**STATED PROBLEM:** Count the lines in the items below that contain the string "grille", and reply with that number only.

**EXERCISE DATA:**
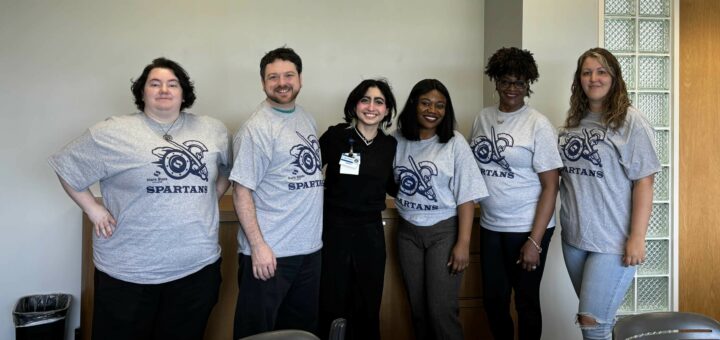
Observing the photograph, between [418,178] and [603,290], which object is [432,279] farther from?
[603,290]

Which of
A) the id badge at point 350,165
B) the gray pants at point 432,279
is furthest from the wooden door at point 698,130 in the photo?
the id badge at point 350,165

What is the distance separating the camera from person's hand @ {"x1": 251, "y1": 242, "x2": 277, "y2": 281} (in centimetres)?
168

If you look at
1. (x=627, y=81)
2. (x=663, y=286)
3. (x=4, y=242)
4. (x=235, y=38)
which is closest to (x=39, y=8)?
(x=235, y=38)

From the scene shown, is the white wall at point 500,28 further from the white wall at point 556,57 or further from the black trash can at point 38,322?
the black trash can at point 38,322

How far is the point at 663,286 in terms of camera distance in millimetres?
2725

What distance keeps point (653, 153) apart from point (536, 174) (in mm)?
453

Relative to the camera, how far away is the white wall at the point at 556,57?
2631 mm

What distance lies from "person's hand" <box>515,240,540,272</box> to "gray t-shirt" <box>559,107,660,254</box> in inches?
6.7

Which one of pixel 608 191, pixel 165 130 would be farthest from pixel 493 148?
pixel 165 130

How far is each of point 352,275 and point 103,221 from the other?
1.01 m

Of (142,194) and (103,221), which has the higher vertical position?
(142,194)

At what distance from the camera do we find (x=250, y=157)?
1681 millimetres

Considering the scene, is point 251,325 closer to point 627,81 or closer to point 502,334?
point 502,334

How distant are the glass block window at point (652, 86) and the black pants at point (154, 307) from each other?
2.49 m
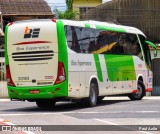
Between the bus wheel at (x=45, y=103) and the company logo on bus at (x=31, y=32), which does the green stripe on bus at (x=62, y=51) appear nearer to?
the company logo on bus at (x=31, y=32)

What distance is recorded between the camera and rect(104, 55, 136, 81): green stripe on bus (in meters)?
22.7

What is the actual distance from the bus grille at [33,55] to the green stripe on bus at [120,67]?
3.63 m

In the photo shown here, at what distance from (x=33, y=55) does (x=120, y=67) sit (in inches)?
219

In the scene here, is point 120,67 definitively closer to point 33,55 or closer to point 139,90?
point 139,90

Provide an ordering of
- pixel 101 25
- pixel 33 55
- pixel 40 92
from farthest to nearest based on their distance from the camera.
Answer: pixel 101 25
pixel 33 55
pixel 40 92

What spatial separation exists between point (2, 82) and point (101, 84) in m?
12.4

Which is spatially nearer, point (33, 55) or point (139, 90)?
point (33, 55)

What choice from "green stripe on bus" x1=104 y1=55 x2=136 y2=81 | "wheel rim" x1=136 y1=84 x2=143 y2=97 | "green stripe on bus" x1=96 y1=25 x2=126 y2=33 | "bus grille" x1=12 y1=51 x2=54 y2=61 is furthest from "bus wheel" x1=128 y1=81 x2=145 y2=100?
"bus grille" x1=12 y1=51 x2=54 y2=61

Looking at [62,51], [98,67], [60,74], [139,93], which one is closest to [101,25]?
[98,67]

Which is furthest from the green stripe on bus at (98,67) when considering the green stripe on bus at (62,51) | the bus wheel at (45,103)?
the green stripe on bus at (62,51)

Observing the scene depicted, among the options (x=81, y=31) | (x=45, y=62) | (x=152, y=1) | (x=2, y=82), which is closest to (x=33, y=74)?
(x=45, y=62)

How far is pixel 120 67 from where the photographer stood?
23734mm

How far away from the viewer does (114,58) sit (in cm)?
2309

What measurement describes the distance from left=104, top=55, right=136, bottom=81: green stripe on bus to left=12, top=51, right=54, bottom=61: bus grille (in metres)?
3.63
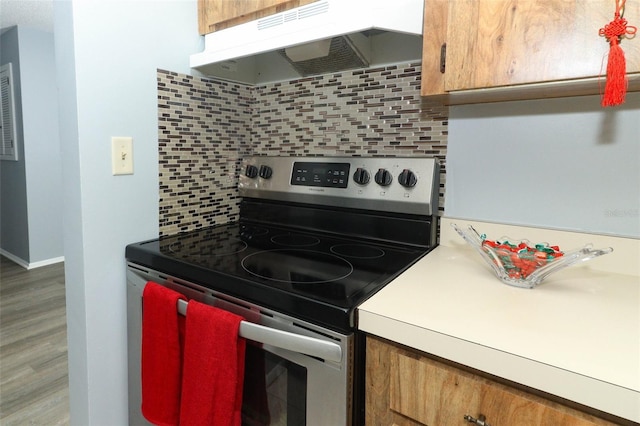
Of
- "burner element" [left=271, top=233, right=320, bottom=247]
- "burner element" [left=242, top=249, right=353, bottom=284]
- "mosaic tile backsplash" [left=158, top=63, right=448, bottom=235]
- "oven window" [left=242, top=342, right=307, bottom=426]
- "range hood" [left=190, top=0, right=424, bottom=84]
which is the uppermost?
"range hood" [left=190, top=0, right=424, bottom=84]

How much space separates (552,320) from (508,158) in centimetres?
56

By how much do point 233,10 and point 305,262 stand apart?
2.82ft

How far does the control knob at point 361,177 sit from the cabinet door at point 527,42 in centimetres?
41

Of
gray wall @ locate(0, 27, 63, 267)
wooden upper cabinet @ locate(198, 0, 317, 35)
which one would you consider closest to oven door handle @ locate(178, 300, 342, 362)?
wooden upper cabinet @ locate(198, 0, 317, 35)

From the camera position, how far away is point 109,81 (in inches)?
44.6

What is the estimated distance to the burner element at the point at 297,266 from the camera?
3.01 ft

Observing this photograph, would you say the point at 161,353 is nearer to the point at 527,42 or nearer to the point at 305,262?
the point at 305,262

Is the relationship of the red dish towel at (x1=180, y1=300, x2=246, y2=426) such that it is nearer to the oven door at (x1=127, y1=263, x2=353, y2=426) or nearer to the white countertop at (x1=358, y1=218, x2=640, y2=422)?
the oven door at (x1=127, y1=263, x2=353, y2=426)

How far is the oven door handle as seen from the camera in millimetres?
742

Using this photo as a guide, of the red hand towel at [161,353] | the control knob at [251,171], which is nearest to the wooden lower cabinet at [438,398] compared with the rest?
the red hand towel at [161,353]

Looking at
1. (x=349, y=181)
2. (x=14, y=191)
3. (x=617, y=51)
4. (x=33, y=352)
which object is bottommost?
(x=33, y=352)

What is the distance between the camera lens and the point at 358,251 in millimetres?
1171

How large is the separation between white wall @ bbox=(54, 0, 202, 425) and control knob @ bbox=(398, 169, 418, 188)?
82 centimetres

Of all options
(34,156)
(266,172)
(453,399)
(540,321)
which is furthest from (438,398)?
(34,156)
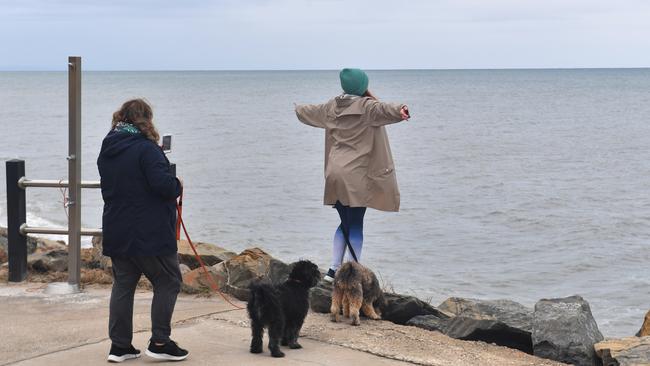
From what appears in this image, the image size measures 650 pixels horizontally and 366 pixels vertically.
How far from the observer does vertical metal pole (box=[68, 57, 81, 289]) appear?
8.62m

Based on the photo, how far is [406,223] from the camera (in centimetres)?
2197

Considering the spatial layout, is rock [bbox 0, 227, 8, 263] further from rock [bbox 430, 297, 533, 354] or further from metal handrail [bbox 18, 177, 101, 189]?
rock [bbox 430, 297, 533, 354]

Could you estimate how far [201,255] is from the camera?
10906 mm

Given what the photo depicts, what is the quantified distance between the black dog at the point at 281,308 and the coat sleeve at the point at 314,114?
1754 mm

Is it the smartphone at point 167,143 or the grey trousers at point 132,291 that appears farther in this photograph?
the smartphone at point 167,143

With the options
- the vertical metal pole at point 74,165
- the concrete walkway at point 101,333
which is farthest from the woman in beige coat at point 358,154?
the vertical metal pole at point 74,165

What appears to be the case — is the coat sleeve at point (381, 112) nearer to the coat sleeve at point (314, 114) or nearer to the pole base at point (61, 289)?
the coat sleeve at point (314, 114)

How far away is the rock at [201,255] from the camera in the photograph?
34.7 ft

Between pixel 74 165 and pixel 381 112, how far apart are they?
2830mm

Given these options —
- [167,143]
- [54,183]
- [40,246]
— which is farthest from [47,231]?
[40,246]

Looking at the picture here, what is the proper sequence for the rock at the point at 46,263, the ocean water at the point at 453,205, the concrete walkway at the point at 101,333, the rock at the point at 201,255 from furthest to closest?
the ocean water at the point at 453,205 < the rock at the point at 201,255 < the rock at the point at 46,263 < the concrete walkway at the point at 101,333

**TASK ANSWER:** 4